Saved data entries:
-.-.-
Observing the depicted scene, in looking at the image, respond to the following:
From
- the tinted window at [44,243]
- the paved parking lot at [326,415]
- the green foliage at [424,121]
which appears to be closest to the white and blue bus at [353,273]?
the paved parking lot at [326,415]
-.-.-
Set problem: Return every line of the data above verbatim, with no changes.

Finished exercise:
Observing the depicted scene, in looking at the image, respond to the following:
From
- the tinted window at [44,243]
- the paved parking lot at [326,415]
- the green foliage at [424,121]
which appears to be closest to the white and blue bus at [353,273]?
the paved parking lot at [326,415]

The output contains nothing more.